Letting \(a = 7\) and \(u = 6x\text{,}\) it follows that \(x=\frac{1}{6}u\) and \(du=6\,dx\text{,}\) and therefore

\begin{equation*}
\int \frac{1}{x^2 \sqrt{49-36x^2}} \, dx = \frac{1}{6} \int \frac{1}{\frac{1}{36}u^2 \sqrt{a^2-u^2}} \, du\text{.}
\end{equation*}

Using Rule (k) in

Appendix A and the fact that

\(\frac{1}{6} \cdot 36 = 6\text{,}\) we see

\begin{equation*}
\int \frac{1}{x^2 \sqrt{49-36x^2}} \, dx = -6\cdot \frac{\sqrt{49-36x^2}}{49 \cdot 6x} + C\text{.}
\end{equation*}

###
Subsection 5.12.2 Using Computer Algebra Systems

A computer algebra system (CAS) is a computer program that is capable of executing symbolic mathematics. For example, if we ask a CAS to solve the equation \(ax^2 + bx + c = 0\) for the variable \(x\text{,}\) where \(a\text{,}\) \(b\text{,}\) and \(c\) are arbitrary constants, the program will return \(x = \frac{-b \pm \sqrt{b^2 - 4ac}}{2a}\text{.}\) Research to develop the first CAS dates to the 1960s, and these programs became publicly available in the early 1990s. Two prominent examples are the programs *Maple* and *Mathematica*, which were among the first computer algebra systems to offer a graphical user interface. Today, *Maple* and *Mathematica* are exceptionally powerful professional software packages that can execute an amazing array of sophisticated mathematical computations. They are also very expensive, as each is a proprietary program. The CAS *SAGE* is an open-source, free alternative to *Maple* and *Mathematica*.

For the purposes of this text, when we need to use a CAS, we are going to turn instead to a similar, but somewhat different computational tool, the web-based “computational knowledge engine” called *WolframAlpha*. There are two features of *WolframAlpha* that make it stand out from the CAS options mentioned above: (1) unlike *Maple* and *Mathematica*, *WolframAlpha* is free (provided we are willing to navigate some pop-up advertising); and (2) unlike any of the three, the syntax in *WolframAlpha* is flexible. Think of *WolframAlpha* as being a little bit like doing a Google search: the program will interpret what is input, and then provide a summary of options.

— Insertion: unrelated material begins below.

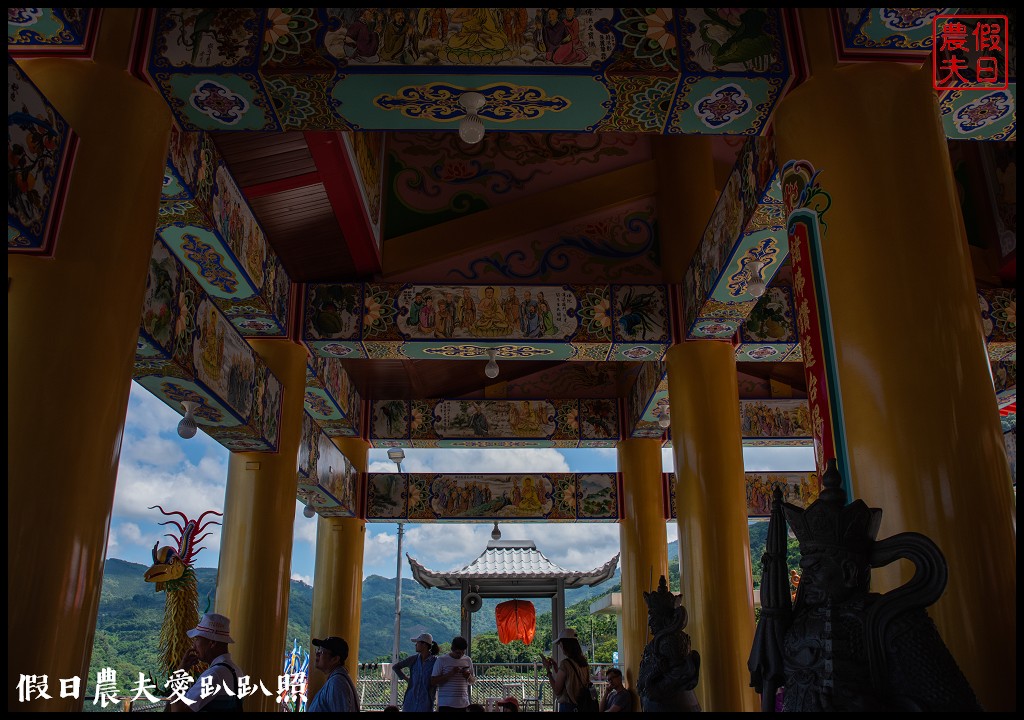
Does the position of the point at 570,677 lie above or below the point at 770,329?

If we want to have *WolframAlpha* evaluate an integral for us, we can provide it syntax such as

`integrate x^2 dx`

to which the program responds with

\begin{equation*}
\int x^2 \, dx = \frac{x^3}{3} + \text{constant}\text{.}
\end{equation*}

To find the partial fraction decomposition of any rational function, in *WolframAlpha*, entering

`partial fraction 5x/(x^2-x-2)`

results in the output

\begin{equation*}
\frac{5x}{x^2-x-2} = \frac{10}{3(x-2)} + \frac{5}{3(x+1)}\text{.}
\end{equation*}

While there is much to be enthusiastic about regarding CAS programs such as *WolframAlpha*, there are several things we should be cautious about: (1) a CAS only responds to exactly what is input; (2) a CAS can answer using powerful functions from very advanced mathematics; and (3) there are problems that even a CAS cannot do without additional human insight.

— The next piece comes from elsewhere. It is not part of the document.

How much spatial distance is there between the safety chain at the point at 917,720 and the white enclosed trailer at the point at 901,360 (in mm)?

Although (1) likely goes without saying, we have to be careful with our input: if we enter syntax that defines the wrong function, the CAS will work with precisely the function we define. For example, if we are interested in evaluating the integral

\begin{equation*}
\int \frac{1}{16-5x^2} \, dx\text{,}
\end{equation*}

and we mistakenly enter

`integrate 1/16 - 5x^2 dx`

a CAS will (correctly) reply with

\begin{equation*}
\frac{1}{16}x - \frac{5}{3} x^3\text{.}
\end{equation*}

But if we are sufficiently well-versed in antidifferentiation, we will recognize that this function cannot be the one that we seek: integrating a rational function such as \(\frac{1}{16-5x^2}\text{,}\) we expect the logarithm function to be present in the result.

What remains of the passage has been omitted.